§ **Records for processing**
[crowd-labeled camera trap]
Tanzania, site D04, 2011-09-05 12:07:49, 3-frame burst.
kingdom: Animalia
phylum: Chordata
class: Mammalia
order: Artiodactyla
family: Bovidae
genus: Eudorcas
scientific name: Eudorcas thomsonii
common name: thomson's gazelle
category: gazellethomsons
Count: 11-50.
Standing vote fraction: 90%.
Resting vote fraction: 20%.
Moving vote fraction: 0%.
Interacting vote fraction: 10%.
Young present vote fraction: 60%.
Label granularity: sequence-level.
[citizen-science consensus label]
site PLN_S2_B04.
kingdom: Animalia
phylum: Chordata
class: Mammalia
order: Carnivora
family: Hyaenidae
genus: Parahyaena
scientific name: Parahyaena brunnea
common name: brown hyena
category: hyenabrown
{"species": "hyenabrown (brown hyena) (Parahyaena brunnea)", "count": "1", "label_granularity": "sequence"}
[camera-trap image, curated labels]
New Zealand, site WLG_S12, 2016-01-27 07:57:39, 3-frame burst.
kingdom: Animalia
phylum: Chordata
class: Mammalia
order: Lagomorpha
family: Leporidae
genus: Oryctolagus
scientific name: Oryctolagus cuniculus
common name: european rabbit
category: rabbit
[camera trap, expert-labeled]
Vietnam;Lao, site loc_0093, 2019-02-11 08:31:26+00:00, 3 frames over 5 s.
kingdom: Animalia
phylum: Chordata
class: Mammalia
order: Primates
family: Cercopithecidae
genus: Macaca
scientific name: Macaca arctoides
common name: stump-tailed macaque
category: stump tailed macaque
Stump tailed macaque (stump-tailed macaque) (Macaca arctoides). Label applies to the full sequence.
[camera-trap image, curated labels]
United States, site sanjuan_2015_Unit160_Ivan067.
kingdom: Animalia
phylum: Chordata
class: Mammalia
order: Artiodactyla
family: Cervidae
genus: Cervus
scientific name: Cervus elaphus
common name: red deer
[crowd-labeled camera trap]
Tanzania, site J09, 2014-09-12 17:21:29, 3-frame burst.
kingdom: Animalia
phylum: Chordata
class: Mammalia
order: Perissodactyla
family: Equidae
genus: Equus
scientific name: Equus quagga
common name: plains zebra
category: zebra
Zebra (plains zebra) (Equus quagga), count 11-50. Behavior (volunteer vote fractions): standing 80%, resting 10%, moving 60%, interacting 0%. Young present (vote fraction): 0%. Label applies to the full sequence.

§ **Problem statement**
Using the entries above, give back exactly the line containing "common name: thomson's gazelle", the line containing "genus: Cervus", and every line between them, and nothing else.

§ **Reply**
common name: thomson's gazelle
category: gazellethomsons
Count: 11-50.
Standing vote fraction: 90%.
Resting vote fraction: 20%.
Moving vote fraction: 0%.
Interacting vote fraction: 10%.
Young present vote fraction: 60%.
Label granularity: sequence-level.
[citizen-science consensus label]
site PLN_S2_B04.
kingdom: Animalia
phylum: Chordata
class: Mammalia
order: Carnivora
family: Hyaenidae
genus: Parahyaena
scientific name: Parahyaena brunnea
common name: brown hyena
category: hyenabrown
{"species": "hyenabrown (brown hyena) (Parahyaena brunnea)", "count": "1", "label_granularity": "sequence"}
[camera-trap image, curated labels]
New Zealand, site WLG_S12, 2016-01-27 07:57:39, 3-frame burst.
kingdom: Animalia
phylum: Chordata
class: Mammalia
order: Lagomorpha
family: Leporidae
genus: Oryctolagus
scientific name: Oryctolagus cuniculus
common name: european rabbit
category: rabbit
[camera trap, expert-labeled]
Vietnam;Lao, site loc_0093, 2019-02-11 08:31:26+00:00, 3 frames over 5 s.
kingdom: Animalia
phylum: Chordata
class: Mammalia
order: Primates
family: Cercopithecidae
genus: Macaca
scientific name: Macaca arctoides
common name: stump-tailed macaque
category: stump tailed macaque
Stump tailed macaque (stump-tailed macaque) (Macaca arctoides). Label applies to the full sequence.
[camera-trap image, curated labels]
United States, site sanjuan_2015_Unit160_Ivan067.
kingdom: Animalia
phylum: Chordata
class: Mammalia
order: Artiodactyla
family: Cervidae
genus: Cervus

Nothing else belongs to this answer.